Kafka Streams is a Java streaming framework, that tightly integrates with Apache Kafka. In contrast to Apache Spark of Apache Flink it does not require a separate cluster runtime. Instead it consists of a Java library to be fully integrated into any Java application. In that way it can augment the capabilities of that application by adding stream processing of Kafka topics. The suppression feature allows for fine-grained control of the message frequency when using aggregations. For a full feature description of Kafka Streams check out the documentation on the Apache project page or from Confluent.

Kafka Streams provides its own DSL to describe the stream processing topology. It is built upon two primitives: KStream and KTable. KStream is an abstraction of one or more Kafka topics. It supports message processing one message at a time. Aggregating multiple messages yields a KTable. KTables can be transformed back to a KStream consisting of the changelog of the KTable. The Kafka Streams documentation from Confluent contains a nice description of this stream-table-duality.

Generating the changelog out of a KTable will generate at least one message for each aggregated message in the resulting KStream. Therefore, downstream processors will see as many messages as were contained in the original KStream. For some applications, it would be beneficial to have downsampling of the message frequency at the cost of accuracy or latency. This is, what the suppress feature of Kafka Streams provides. It allows us to suppress messages on the changelog stream according to configurable conditions.

To understand the available suppressions, it is necessary to know the aggregations Kafka Streams supports. Messages will always be aggregated by their respective Kafka message key. This aggregation can be unbound or windowed. Kafka Streams supports different kinds of time windows and also a notion of session windows. A detailed description of windowed aggregations is contained in the official documentation.

Building on these aggregations, there are two modes of suppression, that are supported by Kafka Streams. All KTables support a time window suppression. That means changelog messages are only forwarded downstream after a certain duration has passed after the first change to the KTable was made. This requires a buffer, whose size can be configured in bytes or number of messages. If the buffer is exceeded before the duration is reached, the changelog will be emitted regardless.

public void suppressWithBoundedBuffer(StreamsBuilder builder) {
    builder.stream("events")
        .groupByKey() // group events by key
        .count()      // use event count as easy aggregation
        .suppress(
            Suppressed.untilTimeLimit(
                Duration.ofSeconds(2),       // emit count every 2 seconds
                BufferConfig.maxRecords(100) // collect at most 100 keys
            )
        );
}

The other mode is only supported for windowed aggregations. In this case all changelog messages can be suppressed until the window is closed. For time windowed aggregations, it is required to configure a grace period, to allow for late messages. It can be set to 0, but it needs to be explicitly set, otherwise no message will be forwarded. Since the closing of the window can occur well after any buffer size is exceeded, no messages will be forwarded if this limit is reached. Instead Kafka Streams will try to shut down the application.

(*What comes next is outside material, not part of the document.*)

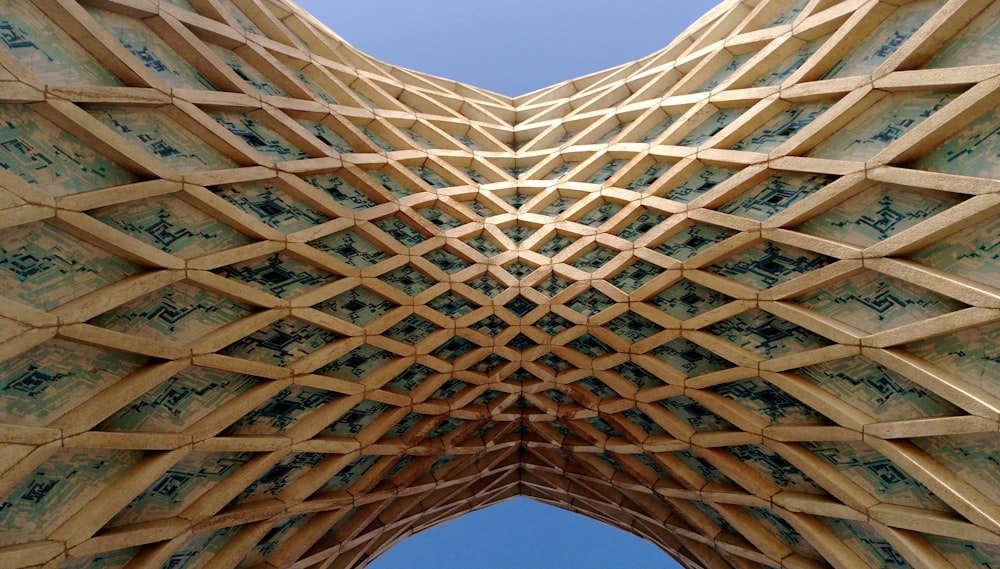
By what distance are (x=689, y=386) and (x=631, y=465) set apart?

public void suppressWithUnboundedBuffer(StreamsBuilder builder) {
    builder.stream("events")
        .groupByKey() // group events by key
        .windowedBy(
            TimeWindows
                .of(Duration.ofSeconds(2))    // time windows of 2 seconds
                .grace(Duration.ofSeconds(1)) // allow 1 second lateness
        )
        .count() // use event count as easy aggregation
        .suppress(
            Suppressed.untilWindowCloses(
                BufferConfig.unbounded() // do not restrict buffer
            )
        );
}

There is a nice blog post by John Roesler on Kafka Streams take on Watermarks and Triggers, that describes the suppress feature in great detail.